Although the number of air bags continues to grow, casualty figures have dropped sharply. There were 103 air bag fatalities in 1997-98, but only eight last year. Experts credit design changes in 1998 and later models that made air bags inflate with less force. Another factor has been the success of educational efforts aimed at keeping children out of front passenger seats.
Even so, more than 1.2 million vehicles have been recalled this year because of air bag-related defects — typically involving bags that inflate when they shouldn’t or don’t inflate when they should. NHTSA is involved in several other air bag investigations, in addition to the Nissan probe, involving various makes and models.
As for Nissan, it has been sued by at least 30 people claiming severe eye injuries from the Altima air bag. The company is believed to have settled most of the cases but won’t say how many.

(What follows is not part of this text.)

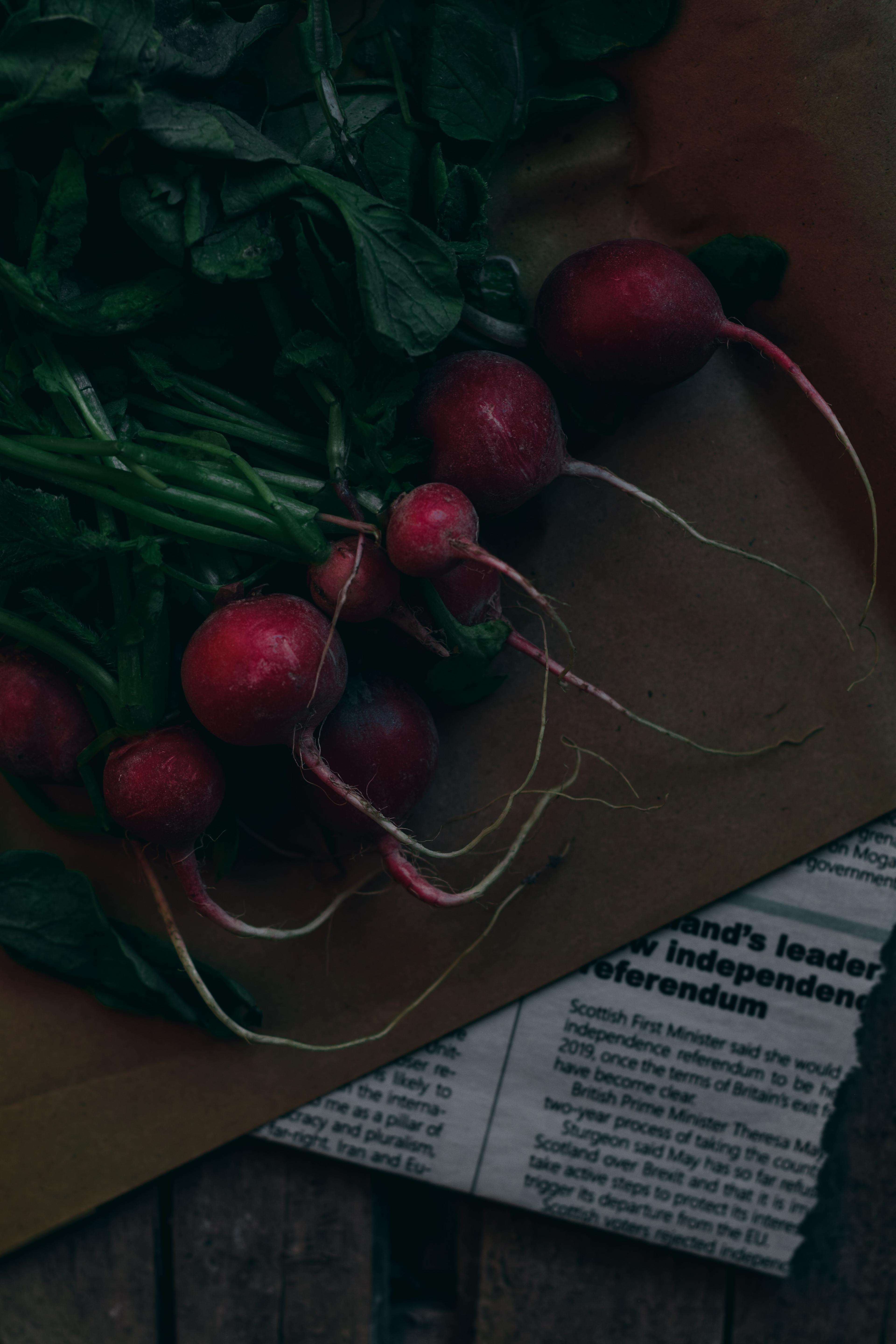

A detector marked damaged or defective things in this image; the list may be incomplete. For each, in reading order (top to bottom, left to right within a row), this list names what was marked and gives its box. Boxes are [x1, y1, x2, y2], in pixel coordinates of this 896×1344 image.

torn newspaper edge [258, 812, 896, 1274]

Among those settling was Norma Brainerd, the victim of an air bag injury in a low-speed crash of an Altima in December 1995.
She was en route to the Oregon coast when the ’94 Altima in which she was riding struck the curb on a highway overlook. Brainerd, who was wearing her seat belt, said she recalled intense pressure on her face and everything going black.

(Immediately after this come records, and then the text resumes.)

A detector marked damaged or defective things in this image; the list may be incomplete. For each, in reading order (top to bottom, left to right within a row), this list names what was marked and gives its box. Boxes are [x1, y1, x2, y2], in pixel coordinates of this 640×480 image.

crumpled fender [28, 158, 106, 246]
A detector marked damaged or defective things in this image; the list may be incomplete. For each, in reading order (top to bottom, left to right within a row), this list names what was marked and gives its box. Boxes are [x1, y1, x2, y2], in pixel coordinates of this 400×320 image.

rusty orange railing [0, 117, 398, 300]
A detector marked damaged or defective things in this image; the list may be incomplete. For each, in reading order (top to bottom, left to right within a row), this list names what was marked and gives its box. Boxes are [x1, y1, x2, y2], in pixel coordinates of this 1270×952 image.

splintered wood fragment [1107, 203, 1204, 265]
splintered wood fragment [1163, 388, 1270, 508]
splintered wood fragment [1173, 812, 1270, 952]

The air bag broke Brainerd’s nose. For several days, she was completely blind. Brainerd was a single mother with two young children, and in addition to the physical pain was the terror of wondering how she would make a living.
Although her condition improved over time, she remains legally blind in her left eye, has impaired vision in the right and still suffers severe headaches.

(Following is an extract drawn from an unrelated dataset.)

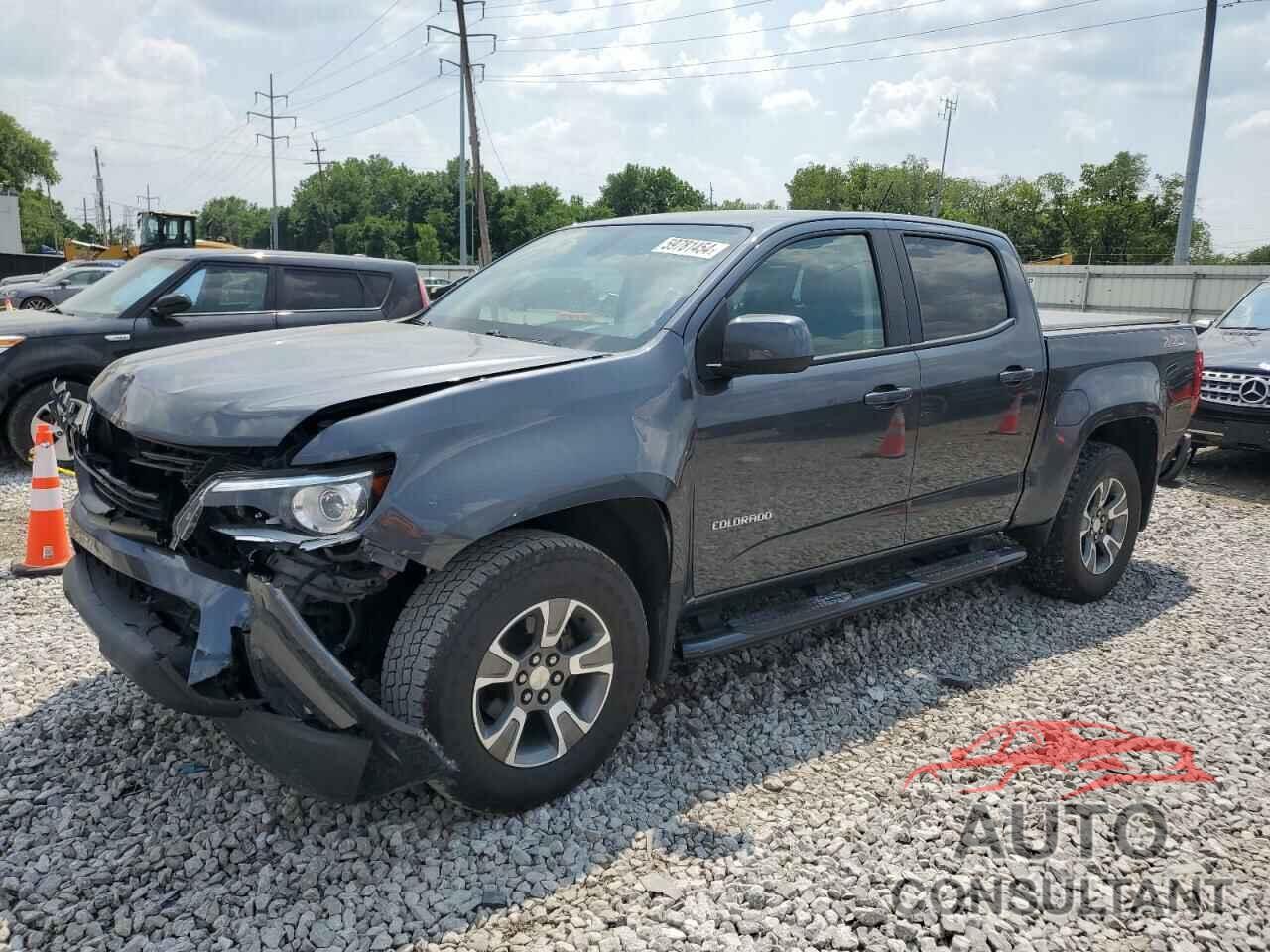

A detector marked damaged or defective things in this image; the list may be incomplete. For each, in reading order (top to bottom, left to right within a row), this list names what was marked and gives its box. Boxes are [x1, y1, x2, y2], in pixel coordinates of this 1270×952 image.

damaged front bumper [62, 500, 456, 807]
broken bumper cover [63, 500, 456, 807]
damaged fender liner [64, 500, 459, 807]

Brainerd said in an interview that although her lawsuit was settled, "to me, it’s a public awareness issue at this point…. If I’m supposed to be here for a purpose, making a difference, I kind of want to be able to do that."
"I just hate that it’s still out there," she said of the Altima air bag. "That’s the part that just makes me very angry."
The lights went out for Ali Warsome on April 28 on a trip from his home in Falls Church, Va., to Washington.
The driver, one of Warsome’s sons, was attempting a sudden lane change when his Altima struck the barrier. The air bag inflated, and Warsome has lived in darkness ever since.
In June, his lawyers filed a lawsuit in federal court in Washington accusing Nissan of "outrageous indifference" to the risk posed by the air bags. "No other vehicle has a track record of blinding so many passengers due to a deployment of air bags," the lawsuit stated.
Rather than recall the vehicles, Nissan has sought to hide the dangers, "hoping that as time passes and the vehicles come off the roads, the blinding of innocent victims will silently go away," the complaint said. "Nissan’s plan to deal with these incidents is to settle every claim made against it."
In its answer to the lawsuit, Nissan denied wrongdoing and said it was not responsible for the injury.
Abdirizak Kulmie, one of Warsome’s sons, said his father had been an extremely active man who enjoyed regular meetings with other Somali emigres at a local coffeehouse. Kulmie, who said he had polio as a child, recalled how he relied on his father’s help to steady him when he walked.
Now, he said, Warsome is a shut-in who mopes about the house. Kulmie remembered the day of his father’s unsuccessful surgery, a last-ditch attempt to restore his vision. Warsome asked if he would ever see again. "But the doctor said, ‘There’s no hope,’ " Kulmie recounted.
"My father … was crying, and I was crying," Kulmie said.
"I tried to calm down my father. I told my father I’m handicapped too."